Ich besitze Photoshop 7, habe aber noch nicht damit gearbeitet. Falls nötig würde ich auch auf ein anders Programm umsteigen.

Die Zeichnungen sind schon relativ sauber ausgeführt. Das Programm müsste die Linien auf dem gescannten Bild als solche erkennen und glätten.
Oder muß ich das Bild nachzeichnen?
Ich habe leider noch keine Bilddatei, die ich als Beispiel anhängen kann. 

Vielen Dank, Johannes


----------



## McAce (12. Januar 2006)

WEnn du Recht saubere Zeichnunegen hast würde ich die ein
Trace Programm empfehlen. z.B. CorelTrace.
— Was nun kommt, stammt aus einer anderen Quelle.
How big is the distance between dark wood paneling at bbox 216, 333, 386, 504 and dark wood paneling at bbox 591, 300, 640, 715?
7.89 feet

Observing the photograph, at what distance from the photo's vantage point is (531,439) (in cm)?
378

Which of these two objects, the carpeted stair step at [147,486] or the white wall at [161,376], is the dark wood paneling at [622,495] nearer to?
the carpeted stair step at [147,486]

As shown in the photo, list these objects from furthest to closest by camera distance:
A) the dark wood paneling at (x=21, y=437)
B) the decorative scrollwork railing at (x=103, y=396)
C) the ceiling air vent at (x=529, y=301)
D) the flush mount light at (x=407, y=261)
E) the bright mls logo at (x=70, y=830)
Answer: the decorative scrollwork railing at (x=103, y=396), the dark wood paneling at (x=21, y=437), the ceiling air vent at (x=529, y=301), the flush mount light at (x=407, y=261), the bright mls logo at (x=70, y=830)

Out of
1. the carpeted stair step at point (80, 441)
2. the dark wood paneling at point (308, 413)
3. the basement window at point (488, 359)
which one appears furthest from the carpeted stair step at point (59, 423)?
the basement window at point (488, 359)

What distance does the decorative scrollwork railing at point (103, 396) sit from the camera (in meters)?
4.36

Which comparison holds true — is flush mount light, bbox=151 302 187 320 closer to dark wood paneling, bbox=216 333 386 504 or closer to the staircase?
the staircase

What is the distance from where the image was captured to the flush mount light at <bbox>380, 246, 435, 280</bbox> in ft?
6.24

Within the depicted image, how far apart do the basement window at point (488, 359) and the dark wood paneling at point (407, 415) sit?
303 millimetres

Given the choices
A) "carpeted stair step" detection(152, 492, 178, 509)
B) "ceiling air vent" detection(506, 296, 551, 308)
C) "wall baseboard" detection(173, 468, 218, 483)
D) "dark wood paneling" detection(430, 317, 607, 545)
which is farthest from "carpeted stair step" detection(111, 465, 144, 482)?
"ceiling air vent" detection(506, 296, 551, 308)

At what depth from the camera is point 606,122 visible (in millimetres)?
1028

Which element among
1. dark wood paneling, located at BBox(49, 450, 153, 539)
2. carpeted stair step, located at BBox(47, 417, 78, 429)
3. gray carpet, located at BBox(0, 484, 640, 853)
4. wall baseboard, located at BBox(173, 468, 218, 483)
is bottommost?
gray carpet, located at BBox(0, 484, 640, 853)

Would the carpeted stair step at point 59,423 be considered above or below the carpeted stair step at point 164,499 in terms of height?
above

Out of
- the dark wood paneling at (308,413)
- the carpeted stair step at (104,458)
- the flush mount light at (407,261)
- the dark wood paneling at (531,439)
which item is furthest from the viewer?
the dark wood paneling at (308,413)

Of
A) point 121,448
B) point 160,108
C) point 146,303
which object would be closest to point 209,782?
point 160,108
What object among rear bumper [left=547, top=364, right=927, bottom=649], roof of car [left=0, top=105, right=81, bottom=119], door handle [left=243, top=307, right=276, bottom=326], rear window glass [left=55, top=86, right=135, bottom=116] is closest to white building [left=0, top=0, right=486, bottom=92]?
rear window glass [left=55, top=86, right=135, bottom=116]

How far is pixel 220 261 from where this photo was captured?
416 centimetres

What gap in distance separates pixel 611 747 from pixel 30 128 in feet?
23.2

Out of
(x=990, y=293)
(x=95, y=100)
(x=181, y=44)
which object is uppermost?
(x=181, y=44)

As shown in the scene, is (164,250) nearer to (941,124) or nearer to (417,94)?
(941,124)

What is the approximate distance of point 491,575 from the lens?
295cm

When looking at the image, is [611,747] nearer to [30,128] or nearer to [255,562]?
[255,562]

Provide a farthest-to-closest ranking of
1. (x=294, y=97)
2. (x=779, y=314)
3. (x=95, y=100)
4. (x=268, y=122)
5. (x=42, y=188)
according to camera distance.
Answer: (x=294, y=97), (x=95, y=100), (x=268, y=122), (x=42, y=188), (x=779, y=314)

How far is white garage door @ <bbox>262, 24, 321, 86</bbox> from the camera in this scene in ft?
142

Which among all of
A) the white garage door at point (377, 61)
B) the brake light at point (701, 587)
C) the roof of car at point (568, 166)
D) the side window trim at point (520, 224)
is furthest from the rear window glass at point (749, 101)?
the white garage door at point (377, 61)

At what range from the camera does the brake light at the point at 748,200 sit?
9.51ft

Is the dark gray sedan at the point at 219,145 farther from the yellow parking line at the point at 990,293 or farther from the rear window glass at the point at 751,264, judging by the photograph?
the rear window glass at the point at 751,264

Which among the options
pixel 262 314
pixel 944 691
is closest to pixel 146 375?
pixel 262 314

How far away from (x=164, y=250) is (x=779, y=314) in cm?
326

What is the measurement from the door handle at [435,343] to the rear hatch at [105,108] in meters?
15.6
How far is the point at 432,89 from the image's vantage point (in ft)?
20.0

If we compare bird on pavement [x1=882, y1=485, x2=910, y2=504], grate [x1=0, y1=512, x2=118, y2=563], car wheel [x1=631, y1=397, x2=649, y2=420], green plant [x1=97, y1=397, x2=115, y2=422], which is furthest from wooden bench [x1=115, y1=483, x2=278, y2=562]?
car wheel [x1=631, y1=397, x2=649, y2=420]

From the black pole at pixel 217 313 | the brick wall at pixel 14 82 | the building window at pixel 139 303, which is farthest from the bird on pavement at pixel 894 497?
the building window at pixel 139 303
Dort hast du die möglichkeit
das Bild Tracen zu lassen sprich der PC wandelt das Bild in ein Vektorbild um
das du dann noch nachbearbeiten kannst. 
Der große Vorteil du kannst dann deine Bilder ohne Qualitätsverlust skalieren.
Zum Beispiel für ein Poster oder sowas ;-)

Ich halte diese Möglichkeit für besser, als daraus ein Pixelbild zu machen.
Vor allem weil du ja schreibst das es Strichzeichnungen sind. 
Bei Schatten und so weiter würde das natürlich anders aussehen.

McAce

PS: ich glaube Illustrator CS2 hat mittlerweile auch diese Funktion. Es gibt aber noch
      mehr Programme die das Können.
      Frag vielleicht mal wegen genauen Infos im Vektor- Programme Forum nach


----------



## jonesd (13. Januar 2006)

Hallo McAce,

vielen Dank für deine Antwort!
Die Sache mit dem vektorisieren klingt interessant. Wenn das gut funktioniert könnte das sein, was ich gesucht habe.
Ich werde mich im Vektor-Forum weiter kundig machen.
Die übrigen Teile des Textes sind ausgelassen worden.